Cascadia/UWB win national honor for global-warming prevention

The Cascadia Community College/University of Washington, Bothell campus received top honors in the National Wildlife Federation’s Chill Out: Campus Solutions to Global Warming competition. The campus won the category of Habitat Restoration for the campus’ 58-acre urban-wetlands restoration project.

The Cascadia Community College/University of Washington, Bothell campus received top honors in the National Wildlife Federation’s Chill Out: Campus Solutions to Global Warming competition. The campus won the category of Habitat Restoration for the campus’ 58-acre urban-wetlands restoration project.

Winners will be officially announced April 16 in a nationwide Web cast, broadcast to participating colleges and universities. Cascadia will be hosting a Chill Out viewing party at 4 p.m. in room 360.

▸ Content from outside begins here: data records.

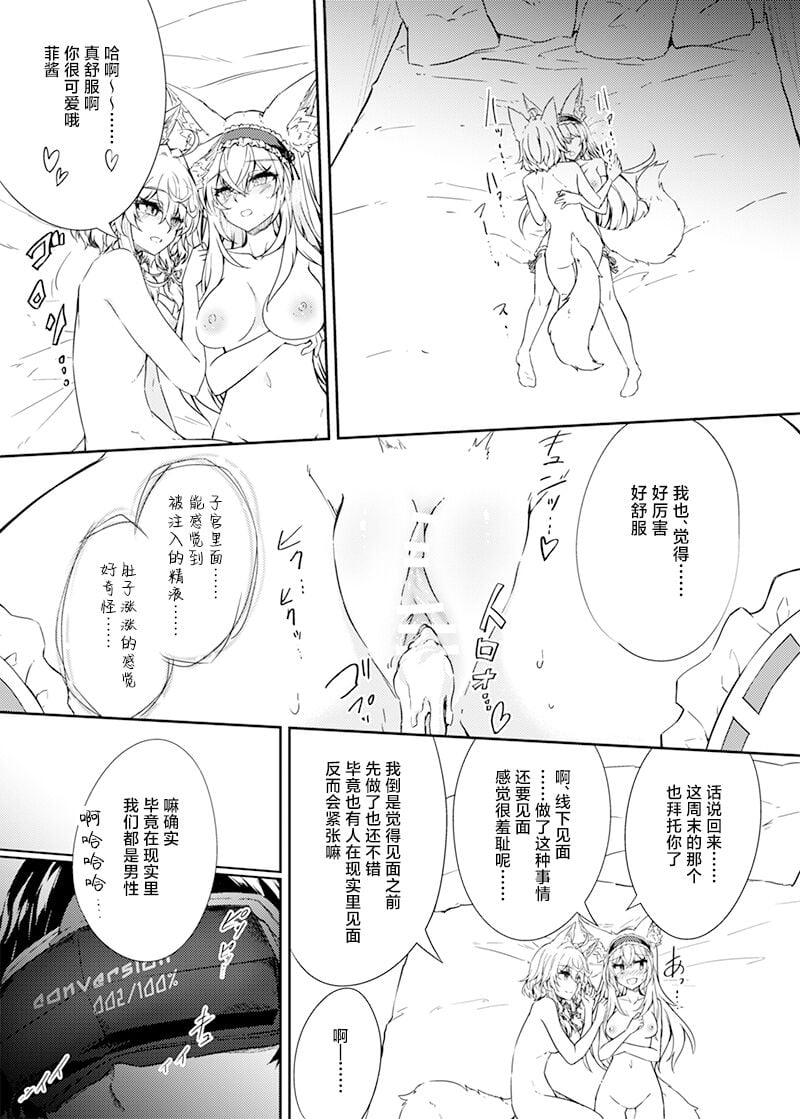 22
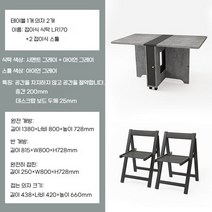 접이식식탁 세트 고급 확장형 올인원 테이블 의자포함 폴딩 공간활용 수납가능, 1.38m 싱글 테이블 의자 2 개 (원목)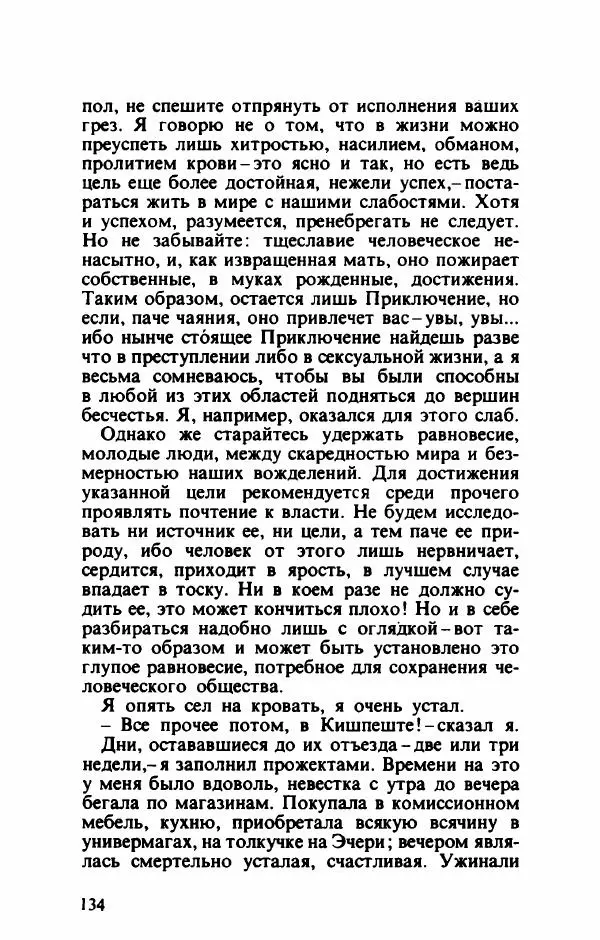 Тибор Дери - Милый бо-пэр!.. - Страница № 137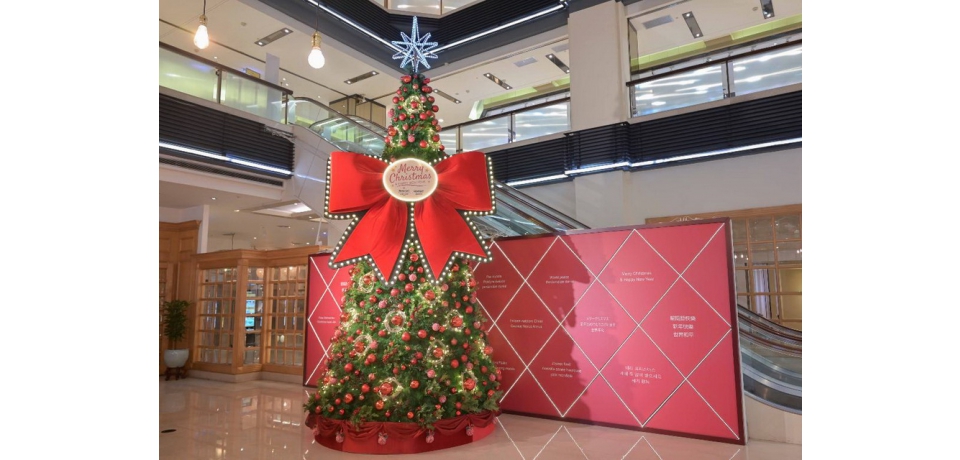 高雄福華歲末年終活動連連 熱紅酒體驗、住房 打卡精彩活動(圖)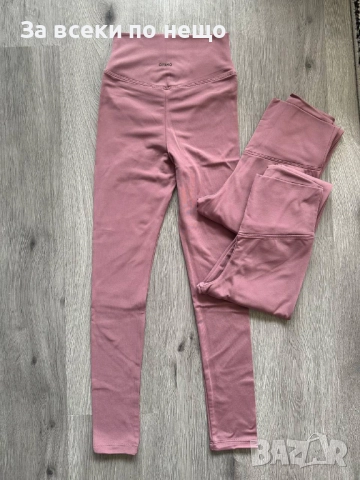 Oysho Дамски Ватиран Клин - Налични Различни Цветове Код ST-7, снимка 4 - Клинове - 52843997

The campus wetlands restoration project is renowned for its scope and success. It is one of the largest urban-wetland restorations in the Pacific Northwest. Years of careful maintenance have turned a former farm into a viable ecosystem for fish, birds, insects and native plants. Ensuring the health of the wetlands is tied to the way the rest of the campus is managed, pesticides are banned from campus, storm runoff is carefully controlled and filtered, and use of over-polluting landscaping equipment has been curtailed.

The Chill Out program is in its second year. Previous winners include schools that have built large solar-power instillations, converted to geothermal energy or taken other dramatic steps to reduce their carbon output.